Answer these questions from the crude oil futures text below.
1. On what date did the ICE Permian WTI Futures contract launch?
2. Which month was front-month when CME launched its WTI Houston Crude Oil Futures contract?
3. Which company competes with both ICE and CME in providing pricing benchmarks to commodities markets?
[Start of DOCUMENT SEGMENT]
The December 2018 contract for ICE Permian WTI Futures expires Monday, and the front-month will become January on Tuesday, which is in line with the typical US Gulf Coast pipeline trading schedule. The contract itself launched October 22.
CME launched November 5 its WTI Houston Crude Oil Futures contract, with January as the front-month. For now, there has been a disconnect between front-month CME WTI Houston (January) and front-month CME WTI Crude Oil Futures, which is WTI at Cushing, Oklahoma, (December); however, from Tuesday, both will be aligned.
Both companies see an opportunity to capture a new Gulf Coast light crude benchmark amid the shifting landscape borne out of ever-increasing US crude production and exports. S&P Global Platts competes with both companies in providing pricing benchmarks to commodities markets.
[End of DOCUMENT SEGMENT]
[Start of DATASET EXTRACT]
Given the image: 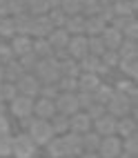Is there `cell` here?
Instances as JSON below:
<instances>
[End of DATASET EXTRACT]
- **FINISHED EXERCISE**:
1. October 22
2. January
3. S&P Global Platts